Showing 2 changed files with 33 additions and 2 deletions.
diff --git a/torchrec/distributed/embedding_sharding.py b/torchrec/distributed/embedding_sharding.py
@@ -9,6 +9,7 @@
 
 import abc
 import copy
+import uuid
 from collections import defaultdict
 from dataclasses import dataclass
 from typing import Any, Dict, Generic, List, Optional, Tuple, TypeVar, Union
@@ -48,6 +49,7 @@
 torch.fx.wrap("len")
 
 CACHE_LOAD_FACTOR_STR: str = "cache_load_factor"
+USE_ONE_TBE_PER_TABLE: str = "use_one_tbe_per_table"
 
 
 # torch.Tensor.to can not be fx symbolic traced as it does not go through __torch_dispatch__ => fx.wrap it
@@ -213,6 +215,10 @@ def _get_grouping_fused_params(
     if CACHE_LOAD_FACTOR_STR in grouping_fused_params:
         del grouping_fused_params[CACHE_LOAD_FACTOR_STR]
 
+    if grouping_fused_params.get(USE_ONE_TBE_PER_TABLE, False):
+        # Replace with unique value to force it into singleton group.

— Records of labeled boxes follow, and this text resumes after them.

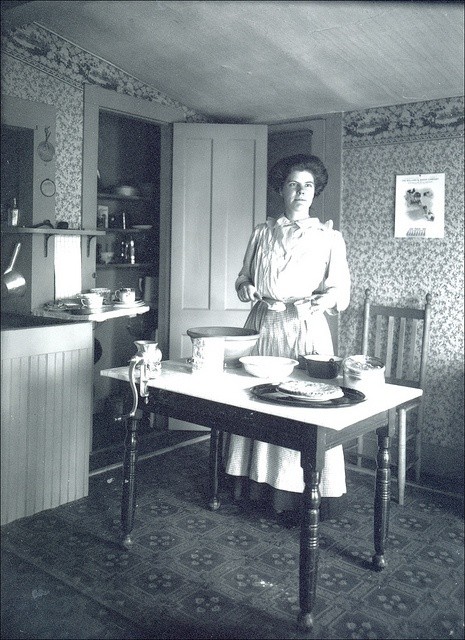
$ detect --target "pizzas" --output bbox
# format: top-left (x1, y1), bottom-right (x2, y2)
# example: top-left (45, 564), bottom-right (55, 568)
top-left (277, 380), bottom-right (343, 398)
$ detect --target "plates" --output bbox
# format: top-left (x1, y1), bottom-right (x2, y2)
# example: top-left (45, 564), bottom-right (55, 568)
top-left (131, 224), bottom-right (153, 229)
top-left (112, 300), bottom-right (146, 309)
top-left (247, 382), bottom-right (367, 408)
top-left (275, 388), bottom-right (345, 401)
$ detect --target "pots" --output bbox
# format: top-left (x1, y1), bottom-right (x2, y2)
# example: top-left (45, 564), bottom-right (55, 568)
top-left (106, 182), bottom-right (140, 197)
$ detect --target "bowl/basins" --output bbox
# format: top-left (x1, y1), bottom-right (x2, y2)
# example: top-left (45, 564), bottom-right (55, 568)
top-left (303, 354), bottom-right (343, 379)
top-left (89, 288), bottom-right (111, 299)
top-left (238, 355), bottom-right (299, 378)
top-left (341, 355), bottom-right (386, 392)
top-left (186, 326), bottom-right (262, 369)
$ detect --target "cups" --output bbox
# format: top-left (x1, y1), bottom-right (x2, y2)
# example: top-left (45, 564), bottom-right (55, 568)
top-left (81, 296), bottom-right (104, 308)
top-left (293, 299), bottom-right (312, 320)
top-left (114, 287), bottom-right (135, 303)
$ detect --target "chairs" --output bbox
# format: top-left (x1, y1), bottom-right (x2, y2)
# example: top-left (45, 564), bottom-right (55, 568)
top-left (342, 289), bottom-right (433, 506)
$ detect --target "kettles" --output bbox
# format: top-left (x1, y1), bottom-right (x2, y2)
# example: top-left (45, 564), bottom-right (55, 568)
top-left (138, 274), bottom-right (158, 303)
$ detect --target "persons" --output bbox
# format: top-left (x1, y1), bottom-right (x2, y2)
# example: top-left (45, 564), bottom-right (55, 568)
top-left (219, 154), bottom-right (351, 514)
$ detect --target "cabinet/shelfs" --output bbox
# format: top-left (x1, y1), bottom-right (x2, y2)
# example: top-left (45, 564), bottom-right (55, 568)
top-left (98, 193), bottom-right (160, 270)
top-left (0, 225), bottom-right (150, 321)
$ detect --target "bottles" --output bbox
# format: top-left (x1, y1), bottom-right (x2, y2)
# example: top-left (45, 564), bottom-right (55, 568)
top-left (6, 198), bottom-right (21, 227)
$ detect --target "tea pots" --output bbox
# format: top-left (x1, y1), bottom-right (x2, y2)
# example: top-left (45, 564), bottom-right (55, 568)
top-left (131, 340), bottom-right (163, 369)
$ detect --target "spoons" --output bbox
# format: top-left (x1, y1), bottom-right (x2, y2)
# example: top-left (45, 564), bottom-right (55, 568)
top-left (255, 297), bottom-right (286, 312)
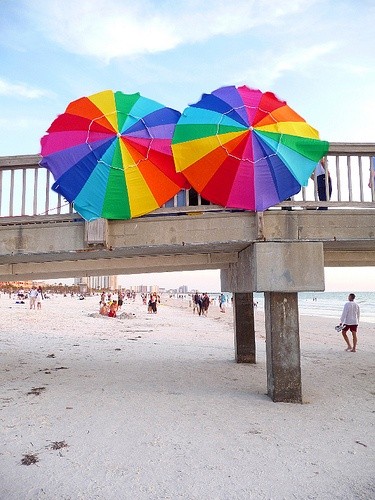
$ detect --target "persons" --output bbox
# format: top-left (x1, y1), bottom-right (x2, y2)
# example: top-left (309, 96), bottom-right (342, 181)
top-left (218, 294), bottom-right (233, 312)
top-left (16, 288), bottom-right (28, 301)
top-left (140, 292), bottom-right (161, 314)
top-left (36, 293), bottom-right (42, 309)
top-left (99, 289), bottom-right (137, 318)
top-left (37, 286), bottom-right (43, 295)
top-left (311, 155), bottom-right (334, 210)
top-left (281, 198), bottom-right (294, 210)
top-left (339, 293), bottom-right (360, 352)
top-left (367, 157), bottom-right (375, 203)
top-left (29, 286), bottom-right (38, 310)
top-left (192, 291), bottom-right (218, 317)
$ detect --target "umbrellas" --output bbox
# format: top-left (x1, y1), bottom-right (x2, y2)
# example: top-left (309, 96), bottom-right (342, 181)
top-left (169, 84), bottom-right (329, 213)
top-left (38, 89), bottom-right (192, 224)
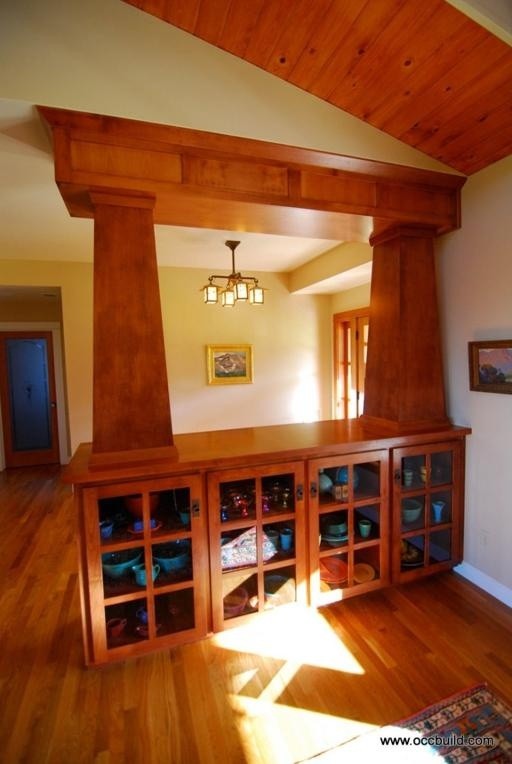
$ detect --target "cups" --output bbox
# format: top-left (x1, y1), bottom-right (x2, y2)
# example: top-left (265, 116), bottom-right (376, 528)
top-left (266, 527), bottom-right (294, 552)
top-left (403, 466), bottom-right (432, 487)
top-left (180, 507), bottom-right (190, 525)
top-left (106, 617), bottom-right (128, 637)
top-left (132, 562), bottom-right (163, 588)
top-left (359, 520), bottom-right (372, 538)
top-left (99, 520), bottom-right (113, 539)
top-left (433, 501), bottom-right (446, 523)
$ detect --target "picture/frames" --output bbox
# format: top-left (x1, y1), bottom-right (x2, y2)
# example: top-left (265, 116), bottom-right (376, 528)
top-left (206, 343), bottom-right (252, 385)
top-left (468, 337), bottom-right (512, 395)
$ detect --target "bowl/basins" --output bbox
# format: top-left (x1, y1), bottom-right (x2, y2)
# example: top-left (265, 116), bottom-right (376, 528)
top-left (99, 538), bottom-right (191, 580)
top-left (125, 492), bottom-right (160, 519)
top-left (404, 499), bottom-right (422, 524)
top-left (224, 576), bottom-right (290, 613)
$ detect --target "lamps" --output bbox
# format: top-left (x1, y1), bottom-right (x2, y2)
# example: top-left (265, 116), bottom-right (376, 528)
top-left (200, 239), bottom-right (268, 308)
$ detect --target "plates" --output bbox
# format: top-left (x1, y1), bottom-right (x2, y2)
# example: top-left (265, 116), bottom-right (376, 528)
top-left (127, 521), bottom-right (162, 533)
top-left (319, 558), bottom-right (375, 584)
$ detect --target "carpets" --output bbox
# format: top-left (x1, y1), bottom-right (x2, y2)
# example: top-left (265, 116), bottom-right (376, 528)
top-left (295, 680), bottom-right (512, 760)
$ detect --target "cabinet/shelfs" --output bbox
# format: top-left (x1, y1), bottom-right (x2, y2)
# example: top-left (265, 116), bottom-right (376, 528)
top-left (212, 438), bottom-right (387, 628)
top-left (389, 428), bottom-right (469, 594)
top-left (73, 463), bottom-right (210, 665)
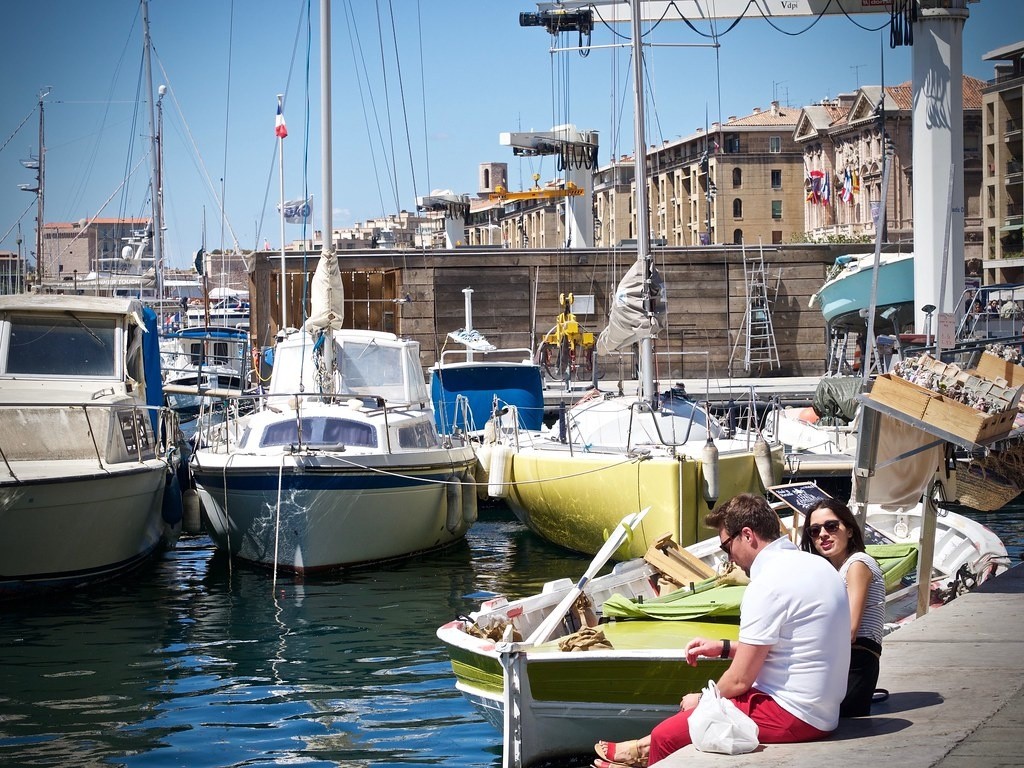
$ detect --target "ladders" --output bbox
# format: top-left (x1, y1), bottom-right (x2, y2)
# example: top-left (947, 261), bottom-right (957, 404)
top-left (726, 262), bottom-right (783, 374)
top-left (740, 234), bottom-right (782, 373)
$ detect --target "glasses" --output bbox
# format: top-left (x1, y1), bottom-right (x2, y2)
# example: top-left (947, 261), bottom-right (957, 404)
top-left (806, 519), bottom-right (840, 538)
top-left (720, 531), bottom-right (740, 553)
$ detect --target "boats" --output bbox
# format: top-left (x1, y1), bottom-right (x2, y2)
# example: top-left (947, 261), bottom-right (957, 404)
top-left (0, 0), bottom-right (479, 588)
top-left (431, 0), bottom-right (1024, 560)
top-left (436, 503), bottom-right (1011, 768)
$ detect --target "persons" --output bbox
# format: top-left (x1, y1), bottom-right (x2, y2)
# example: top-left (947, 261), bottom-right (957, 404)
top-left (648, 493), bottom-right (851, 766)
top-left (589, 499), bottom-right (886, 768)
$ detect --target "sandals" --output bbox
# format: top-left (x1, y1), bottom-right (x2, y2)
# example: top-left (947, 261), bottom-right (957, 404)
top-left (590, 740), bottom-right (648, 768)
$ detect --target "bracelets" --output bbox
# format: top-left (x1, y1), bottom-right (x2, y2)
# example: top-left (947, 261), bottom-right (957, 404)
top-left (720, 639), bottom-right (730, 659)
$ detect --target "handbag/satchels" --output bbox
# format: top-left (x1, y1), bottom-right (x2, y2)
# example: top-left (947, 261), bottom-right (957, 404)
top-left (687, 679), bottom-right (760, 755)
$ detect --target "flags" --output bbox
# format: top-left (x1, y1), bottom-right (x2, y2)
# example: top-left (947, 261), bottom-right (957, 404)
top-left (703, 179), bottom-right (716, 203)
top-left (713, 141), bottom-right (719, 154)
top-left (165, 313), bottom-right (180, 324)
top-left (841, 164), bottom-right (859, 202)
top-left (805, 171), bottom-right (831, 206)
top-left (697, 151), bottom-right (707, 173)
top-left (275, 102), bottom-right (288, 139)
top-left (275, 197), bottom-right (312, 225)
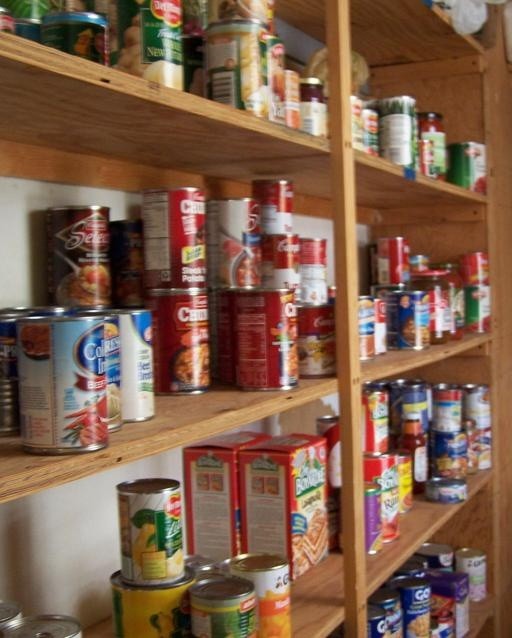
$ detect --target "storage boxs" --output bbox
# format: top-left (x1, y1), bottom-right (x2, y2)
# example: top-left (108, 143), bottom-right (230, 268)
top-left (179, 430), bottom-right (271, 564)
top-left (235, 431), bottom-right (333, 583)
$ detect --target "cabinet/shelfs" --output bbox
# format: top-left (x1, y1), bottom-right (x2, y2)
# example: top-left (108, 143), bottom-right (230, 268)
top-left (344, 0), bottom-right (512, 638)
top-left (0, 1), bottom-right (363, 638)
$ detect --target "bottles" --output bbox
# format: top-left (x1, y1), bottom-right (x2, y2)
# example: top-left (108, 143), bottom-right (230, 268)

+        grouping_fused_params[USE_ONE_TBE_PER_TABLE] = str(uuid.uuid4())
+
     return grouping_fused_params
 
 
@@ -296,11 +302,11 @@ def _group_tables_per_rank(
                 _,
             ) = grouping_key
             grouped_tables = groups[grouping_key]
-
+            # remove non-native fused params
             per_tbe_fused_params = {
                 k: v
                 for k, v in fused_params_tuple
-                if k not in ["_batch_key"]  # drop '_batch_key' not a native fused param
+                if k not in ["_batch_key", USE_ONE_TBE_PER_TABLE]
             }
             cache_load_factor = _get_weighted_avg_cache_load_factor(grouped_tables)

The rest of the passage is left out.